When building from source, if I create multiple configuration directories and build from there e.g.: mkdir configs cd configs mkdir config-A cd config-A ../../configure make cd .. mkdir config-B cd config-B ../../configure --enable-shared make cd ../config-A ./python -c "import sysconfig; print(sysconfig.get_config_var('CONFIG_ARGS') then sysconfig's settings are the same for *every* config, reflecting those of the last build (config-B above, rathern than those of config-A). This turns out to be due to this: ./python -SE -m sysconfig --generate-posix-vars This generates $(srcdir)/Lib/_sysconfigdata.py for whichever config was last Is there a way of fixing this whilst keeping it a python file? Or do we need to build from a C file, perhaps?

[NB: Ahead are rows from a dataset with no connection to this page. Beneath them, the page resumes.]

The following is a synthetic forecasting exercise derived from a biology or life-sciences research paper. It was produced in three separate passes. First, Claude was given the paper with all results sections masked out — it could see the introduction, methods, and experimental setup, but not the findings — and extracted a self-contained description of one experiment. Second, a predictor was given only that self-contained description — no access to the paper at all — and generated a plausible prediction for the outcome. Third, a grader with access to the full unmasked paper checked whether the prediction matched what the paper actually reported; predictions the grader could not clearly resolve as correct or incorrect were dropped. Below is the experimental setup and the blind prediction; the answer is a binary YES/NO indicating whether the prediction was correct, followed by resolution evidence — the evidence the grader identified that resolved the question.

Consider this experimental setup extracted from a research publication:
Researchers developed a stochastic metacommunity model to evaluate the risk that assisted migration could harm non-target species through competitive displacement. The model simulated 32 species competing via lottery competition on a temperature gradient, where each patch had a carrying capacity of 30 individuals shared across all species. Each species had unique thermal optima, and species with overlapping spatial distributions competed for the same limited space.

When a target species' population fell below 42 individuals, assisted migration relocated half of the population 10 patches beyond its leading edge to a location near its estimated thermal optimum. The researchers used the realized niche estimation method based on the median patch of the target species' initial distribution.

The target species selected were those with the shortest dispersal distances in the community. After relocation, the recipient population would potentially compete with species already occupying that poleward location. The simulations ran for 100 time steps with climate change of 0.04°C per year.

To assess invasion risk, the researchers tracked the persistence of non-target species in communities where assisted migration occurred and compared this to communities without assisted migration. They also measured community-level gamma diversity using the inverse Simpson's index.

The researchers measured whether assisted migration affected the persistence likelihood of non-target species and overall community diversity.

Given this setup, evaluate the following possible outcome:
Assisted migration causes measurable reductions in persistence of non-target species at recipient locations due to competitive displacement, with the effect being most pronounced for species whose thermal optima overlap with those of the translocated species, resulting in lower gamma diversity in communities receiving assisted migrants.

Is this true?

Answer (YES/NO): NO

Note to self: workaround is to rm ../../Lib/_sysconfigdata.py |
make ../../Lib/_sysconfigdata.py before running my tests in either configuration, to force the file to be regenerated using what "make" thinks the settings are
> Is there a way of fixing this whilst keeping it a python file? Or do > we need to build from a C file, perhaps? Well I hope we don't make it a C file just for that reason. It would complicate the generation code quite a bit (right now it's just 3 lines long). I tend to use separate clones myself (actually, I use "hg share" to avoid multiple pulls).